Enumerate a large subset $X_1=\{x_0,\dots\} $ of $X$ such that $A_{x_n}$ has at least $2^n$ elements and enumerate those elements. For any $S\in 2^{\mathbf N}$, consider the family $a(S)=(a_x)$ of $\prod A_x$ such that for every $n$, $a_{x_n}$ is the $f_n(S)$th element of $A_{x_n}$, and $a_x$ is any fixed element of $A_x$ otherwise. Let $a^*(S)$ be the class of this family in $A^*$. If $S\neq T$, then $f_S(n)\neq f_T(n)$ for all but finitely many $n$, so that $a(S)$ and $a(T)$ differ in a large set (the complement to a finite set in a large set), hence $a^*(S)\neq a^*(T)$. We have thus constructed an injective map from $2^{\mathbf N}$ to $A^*$, hence $\mathrm{Card}(A^*)\geq 2^{\mathbf N}$.

----

● **Problem description**
What lower bound for $\mathrm{Card}(A^*)$ does the proof above obtain from its injective map? The records below this point come from a different source than the proof.

----

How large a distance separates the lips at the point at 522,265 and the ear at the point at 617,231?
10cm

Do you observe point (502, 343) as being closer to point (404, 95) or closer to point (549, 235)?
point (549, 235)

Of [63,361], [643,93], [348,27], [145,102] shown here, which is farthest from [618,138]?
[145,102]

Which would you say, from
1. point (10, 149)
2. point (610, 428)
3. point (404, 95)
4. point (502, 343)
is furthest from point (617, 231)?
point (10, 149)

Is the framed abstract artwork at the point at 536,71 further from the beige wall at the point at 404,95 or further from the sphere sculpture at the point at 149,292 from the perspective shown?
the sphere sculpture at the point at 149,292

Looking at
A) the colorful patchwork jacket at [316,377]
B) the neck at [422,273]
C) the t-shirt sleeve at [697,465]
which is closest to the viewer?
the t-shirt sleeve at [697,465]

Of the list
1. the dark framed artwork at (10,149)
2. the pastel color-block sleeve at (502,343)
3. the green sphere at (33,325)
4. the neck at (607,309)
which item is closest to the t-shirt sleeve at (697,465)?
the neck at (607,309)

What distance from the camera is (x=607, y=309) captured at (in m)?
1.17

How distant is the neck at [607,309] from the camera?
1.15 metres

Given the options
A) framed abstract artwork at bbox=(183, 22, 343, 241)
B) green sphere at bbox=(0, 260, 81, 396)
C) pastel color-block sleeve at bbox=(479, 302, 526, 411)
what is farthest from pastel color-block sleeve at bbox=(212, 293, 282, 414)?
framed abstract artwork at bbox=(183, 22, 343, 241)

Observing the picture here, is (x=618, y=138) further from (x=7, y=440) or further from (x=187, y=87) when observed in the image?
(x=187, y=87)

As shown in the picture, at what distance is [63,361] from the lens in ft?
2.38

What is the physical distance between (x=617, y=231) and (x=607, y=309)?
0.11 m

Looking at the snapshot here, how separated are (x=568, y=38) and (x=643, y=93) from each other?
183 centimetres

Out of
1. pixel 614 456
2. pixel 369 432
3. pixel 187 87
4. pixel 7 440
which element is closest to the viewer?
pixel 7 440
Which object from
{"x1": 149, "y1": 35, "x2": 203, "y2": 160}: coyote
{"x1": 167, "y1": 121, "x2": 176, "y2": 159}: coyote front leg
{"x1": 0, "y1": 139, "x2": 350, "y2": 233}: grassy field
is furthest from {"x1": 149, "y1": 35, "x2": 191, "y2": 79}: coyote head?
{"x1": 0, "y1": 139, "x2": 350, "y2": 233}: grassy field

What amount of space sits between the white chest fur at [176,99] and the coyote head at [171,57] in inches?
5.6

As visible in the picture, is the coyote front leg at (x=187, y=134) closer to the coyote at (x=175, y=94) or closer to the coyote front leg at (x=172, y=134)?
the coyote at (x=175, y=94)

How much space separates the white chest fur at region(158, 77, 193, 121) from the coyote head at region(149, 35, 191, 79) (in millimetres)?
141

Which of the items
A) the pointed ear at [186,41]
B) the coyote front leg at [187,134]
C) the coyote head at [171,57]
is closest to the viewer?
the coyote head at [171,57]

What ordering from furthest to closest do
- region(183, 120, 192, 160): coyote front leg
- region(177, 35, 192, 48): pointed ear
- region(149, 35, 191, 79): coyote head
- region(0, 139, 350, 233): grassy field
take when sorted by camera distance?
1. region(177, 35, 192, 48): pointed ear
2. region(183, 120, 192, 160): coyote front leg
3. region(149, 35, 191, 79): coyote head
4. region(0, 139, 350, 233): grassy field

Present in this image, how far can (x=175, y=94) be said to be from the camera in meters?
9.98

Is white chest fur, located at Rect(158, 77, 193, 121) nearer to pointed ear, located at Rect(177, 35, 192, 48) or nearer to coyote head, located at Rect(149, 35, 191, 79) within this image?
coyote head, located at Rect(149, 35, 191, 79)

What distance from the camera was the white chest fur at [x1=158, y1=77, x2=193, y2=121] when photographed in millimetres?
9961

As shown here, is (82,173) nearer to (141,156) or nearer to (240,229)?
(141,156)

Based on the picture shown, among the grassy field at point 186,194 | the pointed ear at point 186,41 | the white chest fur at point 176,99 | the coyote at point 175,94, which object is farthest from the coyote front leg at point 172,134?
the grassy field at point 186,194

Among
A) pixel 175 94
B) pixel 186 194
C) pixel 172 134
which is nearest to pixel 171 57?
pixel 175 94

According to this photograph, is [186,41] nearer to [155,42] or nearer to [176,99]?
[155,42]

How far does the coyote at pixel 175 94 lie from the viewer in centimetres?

----

● **Expected answer**
$\mathrm{Card}(A^*)\geq 2^{\mathbf N}$.